Dikutip dari seruu.com
Terkait aksi pencabutan, tepatnya “legalisasi perampasan” hak rakyat atas tanah di Teluk Jambe Karawang, publik dan pemerintahan Presiden terpilih Joko Widodo diharapkan dapat mengetahui persoalan riil di lapangan dan memperlihatkan sikap pro rakyat kecil.
Hal ini dikemukakan para tokoh dan penggiat advokasi hak rakyat di Karawang, yang mengambil posisi membela kepentingan rakyat, para petani pemilik dan penggarap tanah yang tergusur raksasa properti Agung Podomoro Land (APL) melalui anak usahanya PT Sumber Air Mas Pratama (SAMP).
Demikian dikemukakan Valens Daki-Soo SH, politisi PDI Perjuangan yang lama mengasistensi Letjen (Purn) Kiki Syahnakri, mantan Wakil KSAD dan pernah menjadi Ketua Umum Pejuang Siliwangi Indonesia. Kiki adalah putra asli Karawang yang kini antara lain menjabat Ketua Dewan Pengkajian Persatuan Purnawirawan Angkatan Darat (PPAD).
Banyak pihak mensinyalir, dengan kekuatan uang dan akses yang kuat di kalangan elite, pihak kapitalis bisnis properti menggusur rakyat kecil dalam kasus sengketa tanah di Teluk Jambe Karawang yang terletak di Desa Margamulya, Desa Wanasari dan Desa Wanakerta.

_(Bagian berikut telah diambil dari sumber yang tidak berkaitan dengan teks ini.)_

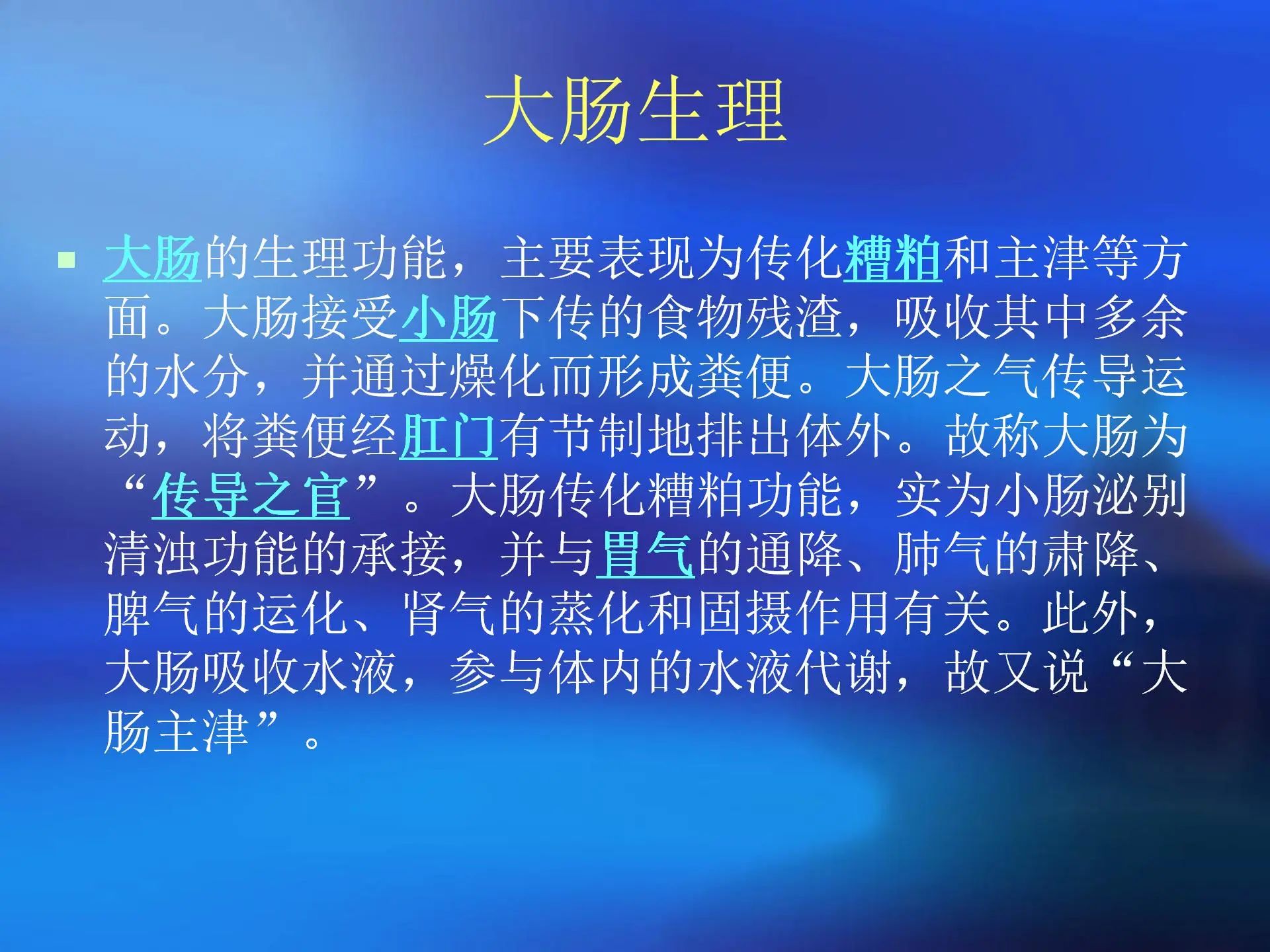 大肠生理

大肠的生理功能，主要表现为传化糟粕和主津等方面。大肠接受小肠下传的食物残渣，吸收其中多余的水分，并通过燥化而形成粪便。大肠之气传导运动，将粪便经肛门有节制地排出体外。故称大肠为“传导之官”。大肠传化糟粕功能，实为小肠泌别清浊功能的承接，并与胃气的通降、肺气的肃降、脾气的运化、肾气的蒸化和固摄作用有关。此外，大肠吸收水液，参与体内的水液代谢，故又说“大肠主津”。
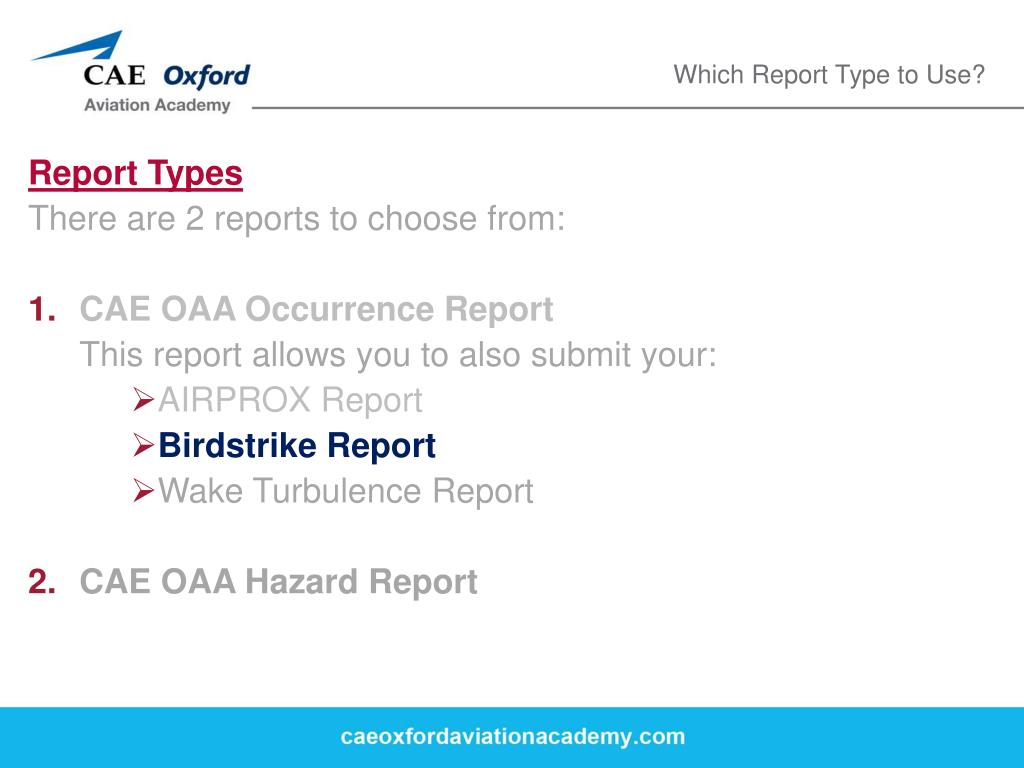 CAE Oxford
Aviation Academy

Which Report Type to Use?

Report Types
There are 2 reports to choose from:

1. CAE OAA Occurrence Report
This report allows you to also submit your:
➢AIRPROX Report
➢Birdstrike Report
➢Wake Turbulence Report

2. CAE OAA Hazard Report

caeoxfordaviationacademy.com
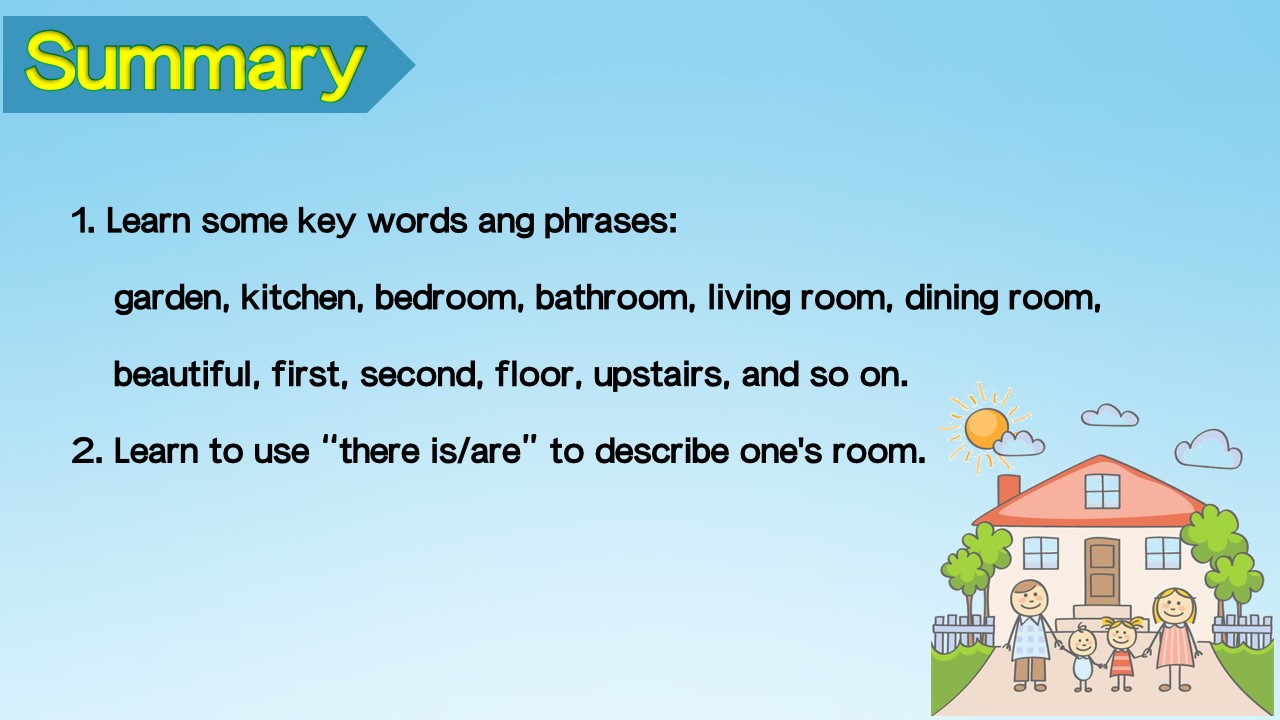 Summary

1. Learn some key words ang phrases:

garden, kitchen, bedroom, bathroom, living room, dining room, beautiful, first, second, floor, upstairs, and so on.

2. Learn to use "there is/are" to describe one's room.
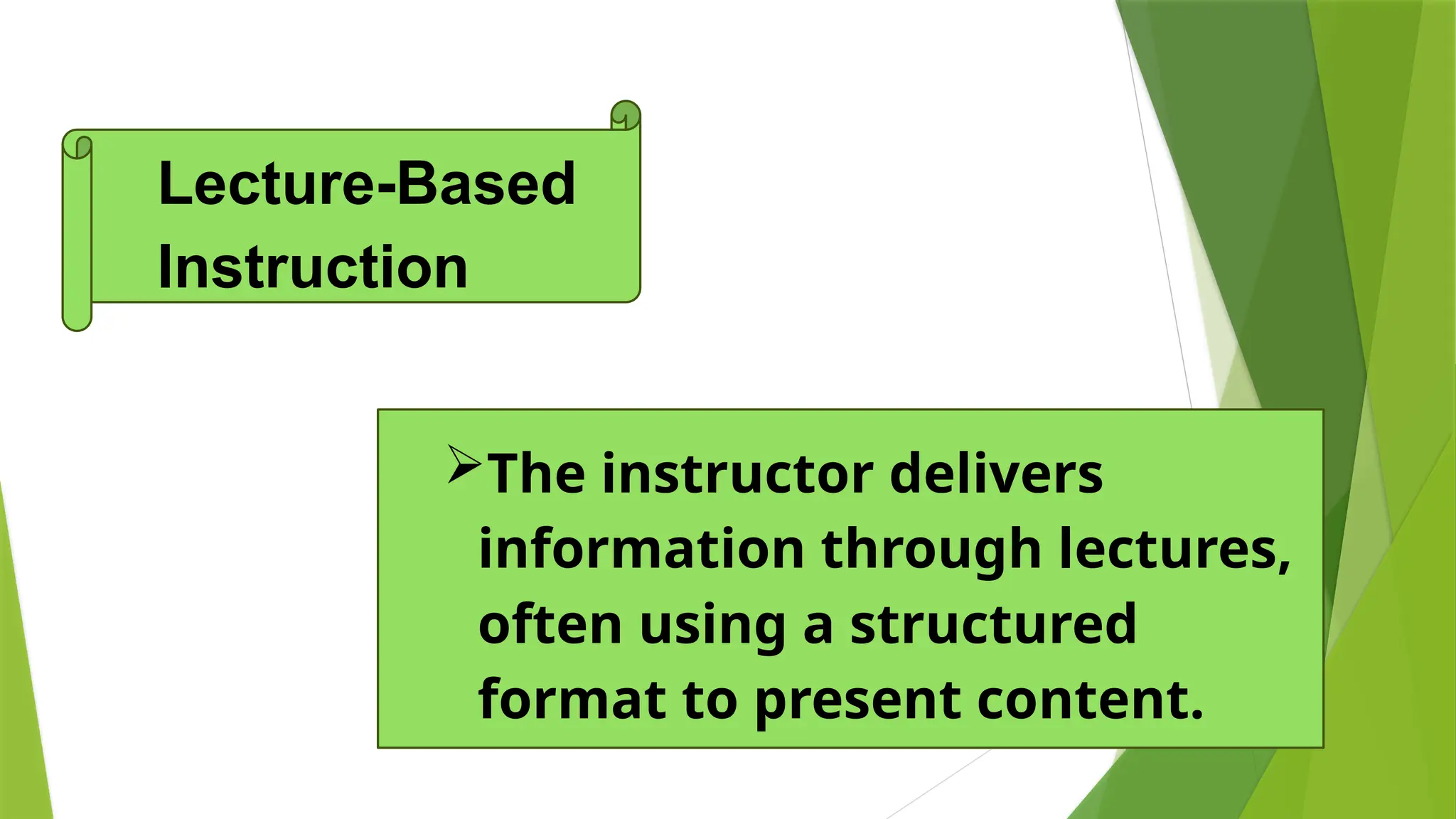 Lecture-Based Instruction

➢The instructor delivers information through lectures, often using a structured format to present content.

“Perjuangan para petani kecil ini sudah dibantu para politisi dari beberapa partai yang peduli pada nasib dan masa depan mereka. Sebutlah Eva Sundari, Rieke Dyah Pitaloka dan Rahardi Zakaria dari PDI Perjuangan. Begitu pula Ade Komaruddin dan Dadang S. Mochtar dari Golkar, juga H. Daulay dari Partai Demokrat,” ungkap Valens Daki-Soo, Sekretaris Departemen Pertahanan dan Keamanan DPP PDI Perjuangan yang pada Pemilu 2014 menjadi Caleg DPR RI nomor urut 3 dari Dapil Jabar IV (Sukabumi).
Menurut mantan Asisten Dubes Keliling RI Urusan Khusus/Timor Timur itu, dia tergerak hati untuk ikut membantu karena sejumlah petani yang mejadi korban seperti H. Dodo, H. Minda dan H. Amandus Djuang serta beberapa aktivis seperti Yono dan rekan-rekan dari Serikat Petani Karawang (Sepetak) berkali-kali menemuinya dan mengisahkan problematika tanah 350 hektar yang telah 23 tahun menjadi masalah kronis.
Eksekusi selalu tertunda karena masalahnya amat kompleks dan para petani terus melakukan perlawanan, meski akhirnya eksekusi paksa itu dilakukan 24 Juni 2014 dengan mengerahkan tujuh ribuan personel Polri.
“Ini tindakan yang sangat ironis. Pertama, eksekusi itu dilakukan secara paksa, padahal putusan tersebut secara yuridis-formal dan material tidak dapat dijalankan (unexecutable) karena tidak jelas obyek sengketa dengan batas-batas tanah mana yang harus dieksekusi,” tegas Valens.
Kedua, lanjutnya, eksekusi itu dilakukan pada momentum kampanye Pilpres sehingga nyaris samasekali luput dari perhatian publik dan sorotan media massa nasional.
Ketiga, ribuan personel Polri c.q. Polda Jabar dan Brimob disertai Baracuda dan water canon dikerahkan menghadapi rakyat yang hanya segelintir di lapangan. Pengerahan personel sebanyak itu lebih dari pengamanan Sidang MK dalam penetapan hasil Piplres, bahkan terkesan seolah menghadapi kaum separatis atau pemberontak bersenjata (armed rebellion).
"Bahkan hingga kini tanah itu masih dijaga aparat kepolisian. Siapa yang membiayai ribuan personel itu? Dari mana dana operasinya?" tukasnya.